─── PAGE EXTRACT ───

On the criminal front, the biggest questions are:
• Who is the former Arts Council employee under investigation?
• How was the alleged embezzlement uncovered and how long had it been going on?
• Was the $1.5 million taken from Measure P funds? That’s unclear, Fresnoland reported.
On the bureaucratic front, the biggest questions are:
• When and how will the already-behind schedule 2026 grants proceed? With most arts organizations operating on a July 1-June 30 fiscal year, the goal is to award Measure P money by late spring. But the Fresno City Council has yet to consider grant guidelines for 2026, after which a 60-day application window would open, if past practice is followed.
• With the City of Fresno basically firing the Fresno Arts Council, will City Hall seek interest from other nonprofit organizations in running the grants program?
• Will City Hall put the city parks department in charge of the program? An outside consultant first suggested that three years ago as Measure P – a 30-year, ⅜-cent increase to the sales tax approved by Fresno voters in 2018 – was getting off the ground.
Alleged embezzlement
If the missing $1.5 million is Measure P money, here is a possible explanation of how to account for it. A person with knowledge of the grants program – who requested anonymity because of the sensitive nature of the criminal investigation – told The Munro Review that “somewhere under $1 million” of Measure P funds remains to be sent to a number of successful 2025 grant applicants.
Here’s the math. In 2025, $6.3 million was available for grants. If the amount remaining to be distributed is anywhere close to $1 million the source estimates, then $5 million has already gone out.
But there’s a catch. The Fresno Arts Council holds back 10% of each grant. That’s so grant recipients will file necessary paperwork on time; if they do, they get the 10% at the end of the grant period.
So, 10% of the $5 million already distributed would equal $500,000, which added to the previous $1 million, could account for the alleged $1.5 million embezzlement.
At this time, there’s no way to confirm this theory. But it is a fact that not all successful applicants have received their 2025 money. That was revealed at the Jan. 26 meeting, the city’s Parks, Recreation and Arts Commission, which oversees Measure P.
Commissioners learned that Measure P grants had gone out to 92 successful grant applicants, while 39 others were still waiting to receive their money as they worked through insurance or city right-of-way issues.

───

• **STATED EXERCISE**: Name every distinct dollar amount that appears in the article on the Fresno Arts Council grants, listing each value once.

─── MATERIAL PROVIDED ───

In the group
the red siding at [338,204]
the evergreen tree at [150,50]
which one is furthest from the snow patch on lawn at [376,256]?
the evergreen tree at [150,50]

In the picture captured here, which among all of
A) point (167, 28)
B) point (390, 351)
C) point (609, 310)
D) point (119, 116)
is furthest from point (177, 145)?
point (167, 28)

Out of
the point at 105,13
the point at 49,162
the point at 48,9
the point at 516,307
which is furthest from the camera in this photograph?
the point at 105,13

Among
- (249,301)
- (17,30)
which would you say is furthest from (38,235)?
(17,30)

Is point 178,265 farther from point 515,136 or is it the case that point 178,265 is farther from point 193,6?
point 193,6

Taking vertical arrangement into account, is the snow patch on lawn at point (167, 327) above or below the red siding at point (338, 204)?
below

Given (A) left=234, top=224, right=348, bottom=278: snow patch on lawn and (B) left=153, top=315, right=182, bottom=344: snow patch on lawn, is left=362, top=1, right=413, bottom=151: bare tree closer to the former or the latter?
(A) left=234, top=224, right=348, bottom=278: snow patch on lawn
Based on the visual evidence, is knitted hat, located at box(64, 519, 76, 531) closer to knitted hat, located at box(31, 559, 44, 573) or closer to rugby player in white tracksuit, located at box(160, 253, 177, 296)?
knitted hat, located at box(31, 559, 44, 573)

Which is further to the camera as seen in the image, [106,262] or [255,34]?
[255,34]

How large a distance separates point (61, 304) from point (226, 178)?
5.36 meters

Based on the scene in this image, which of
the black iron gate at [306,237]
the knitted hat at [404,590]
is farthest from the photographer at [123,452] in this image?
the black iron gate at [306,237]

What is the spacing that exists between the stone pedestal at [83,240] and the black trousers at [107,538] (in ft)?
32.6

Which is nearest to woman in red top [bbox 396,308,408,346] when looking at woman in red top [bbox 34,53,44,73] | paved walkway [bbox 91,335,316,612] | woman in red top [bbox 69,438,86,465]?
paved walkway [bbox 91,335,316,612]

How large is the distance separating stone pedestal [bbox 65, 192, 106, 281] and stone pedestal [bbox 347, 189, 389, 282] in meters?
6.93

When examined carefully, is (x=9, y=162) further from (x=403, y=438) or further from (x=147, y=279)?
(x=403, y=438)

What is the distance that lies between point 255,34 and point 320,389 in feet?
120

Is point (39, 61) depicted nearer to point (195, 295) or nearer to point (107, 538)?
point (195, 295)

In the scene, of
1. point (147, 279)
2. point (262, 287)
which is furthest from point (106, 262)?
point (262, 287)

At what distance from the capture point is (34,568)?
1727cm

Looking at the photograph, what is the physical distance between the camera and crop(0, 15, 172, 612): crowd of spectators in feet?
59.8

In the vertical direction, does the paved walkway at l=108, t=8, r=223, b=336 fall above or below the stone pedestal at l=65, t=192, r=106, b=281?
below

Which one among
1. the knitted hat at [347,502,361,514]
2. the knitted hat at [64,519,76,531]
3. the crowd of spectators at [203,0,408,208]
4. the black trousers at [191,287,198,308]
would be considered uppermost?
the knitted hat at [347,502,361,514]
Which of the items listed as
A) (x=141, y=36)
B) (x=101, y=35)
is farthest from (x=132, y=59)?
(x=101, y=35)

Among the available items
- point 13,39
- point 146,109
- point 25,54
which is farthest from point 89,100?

───
─── MATERIAL PROVIDED ───

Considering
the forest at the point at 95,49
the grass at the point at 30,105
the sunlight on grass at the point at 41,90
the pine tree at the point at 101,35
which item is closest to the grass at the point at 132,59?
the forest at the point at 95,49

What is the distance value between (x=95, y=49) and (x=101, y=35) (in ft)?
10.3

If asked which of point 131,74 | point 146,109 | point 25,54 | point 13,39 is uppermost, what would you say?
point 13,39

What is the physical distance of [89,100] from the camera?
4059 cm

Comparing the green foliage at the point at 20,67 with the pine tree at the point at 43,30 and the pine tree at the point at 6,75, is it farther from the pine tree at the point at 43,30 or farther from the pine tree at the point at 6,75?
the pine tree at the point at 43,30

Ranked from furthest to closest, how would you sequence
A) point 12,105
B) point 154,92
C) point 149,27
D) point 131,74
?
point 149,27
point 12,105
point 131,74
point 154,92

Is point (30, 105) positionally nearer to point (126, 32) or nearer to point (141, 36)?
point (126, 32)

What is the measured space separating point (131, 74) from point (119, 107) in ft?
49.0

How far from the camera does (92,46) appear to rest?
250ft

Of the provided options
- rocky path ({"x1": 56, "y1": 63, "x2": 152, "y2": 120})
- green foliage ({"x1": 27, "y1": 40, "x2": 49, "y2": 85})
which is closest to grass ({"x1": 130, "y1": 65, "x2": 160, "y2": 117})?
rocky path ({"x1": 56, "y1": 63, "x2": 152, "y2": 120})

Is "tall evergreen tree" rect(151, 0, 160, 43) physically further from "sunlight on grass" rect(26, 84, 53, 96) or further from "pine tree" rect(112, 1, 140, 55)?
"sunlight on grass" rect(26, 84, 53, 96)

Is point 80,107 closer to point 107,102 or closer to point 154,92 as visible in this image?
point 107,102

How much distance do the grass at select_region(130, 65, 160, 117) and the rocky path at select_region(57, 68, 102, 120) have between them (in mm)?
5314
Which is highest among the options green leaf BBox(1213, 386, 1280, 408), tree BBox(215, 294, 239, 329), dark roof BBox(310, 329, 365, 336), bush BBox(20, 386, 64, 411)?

───

• **EXERCISE RESPONSE**:
- $1.5 million
- $1 million
- $6.3 million
- $5 million
- $500,000